The site for this art studio facility was an abandoned tennis court at the heart of the campus. The School had originally been a private country estate, with landscaping designed by the Olmsted Brothers and most of the original features remain. The original owners gifted the property to the School in the late 1930’s but the majority of the original architecture was lost in a tragic fire in the early 1960’s. A new complex was built along with several dorms and all were designed by the same architect, John Carter. The campus therefore has a very cohesive “mid-century modern” aesthetic.

The School had over its 125+ years attracted a very artistic student body, but in more recent decades its art facilities had become relegated to light-less basement spaces and a drafty old barn with splintered floors. This did not deter its determined student body; however the School felt that it was overdue to build new arts facilities to inspire its students.

The program called for two dance studios, dance school lobby, painting / drawing studio, music studio, outdoor stage and amphitheater, entry bridge for upper level accessibility, geothermal heating system, and rooftop solar array to power not only the new building but also an existing dormitory. The dance studios were to be shared with a popular local community dance school.
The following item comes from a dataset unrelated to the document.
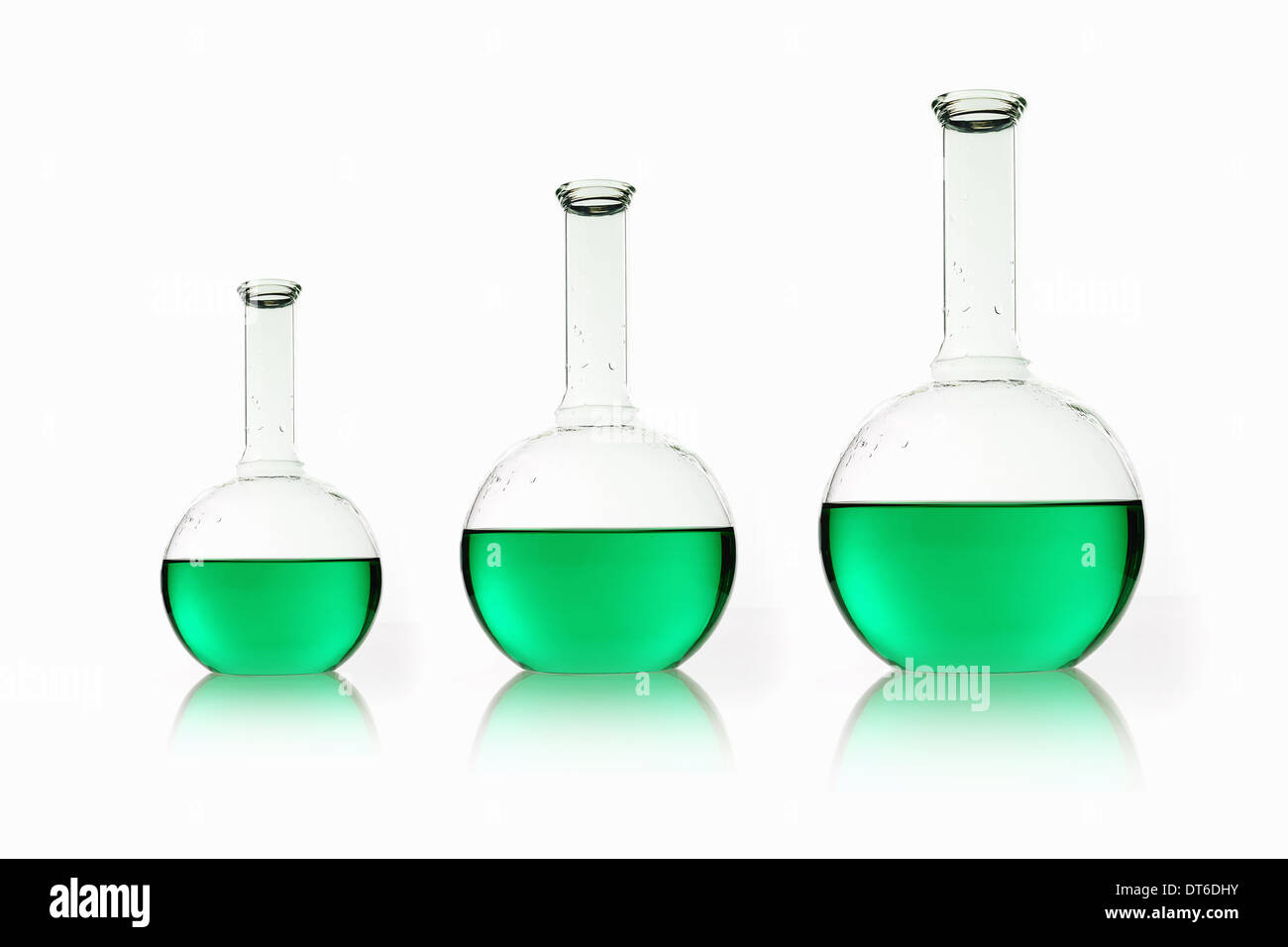 Three rounded shaped scientific chemical flasks holding green liquid, arranged in size order. Stock Photo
The budget was extremely tight, so the building’s shape had to be as simple as possible. The main public façade is a north-facing engineered lumber curtain wall, designed to bring abundant but diffuse northern light into all four studios. Floating within this glass façade is a relatively solid bay window for the music studio, homage to the building’s namesake who had studied music at the School in the 1950’s.

The sides are mostly solid collages of white painted fiber-cement clapboards and a stone base to connect visually with the rest of the campus architecture.

The fourth wall is an outdoor stage facing an amphitheater shaped by the existing topography. On top, a shed roof faces south west to accommodate a 50 kW rooftop photovoltaic array. The rooftop solar panels are Canadian Solar PV modules.

The engineered wood curtain wall and outdoor stage beam are Canadian cross laminated black spruce (fabricated from logging remnants). The outdoor stage column came from a nearby forest. The clapboards, panels, and trim are fiber-cement and contain post-industrial fly-ash.

Interior finishes include rubber tile flooring in public areas and painting studio, rubber membrane “sprung” dance flooring, and post-consumer recycled carpet tiles in the music studio.

All light fixtures are LED, all plumbing fixtures are water-conserving, and the drinking fountains include water bottle fillers.

Ruhl Walker Architects provided their design services pro bono.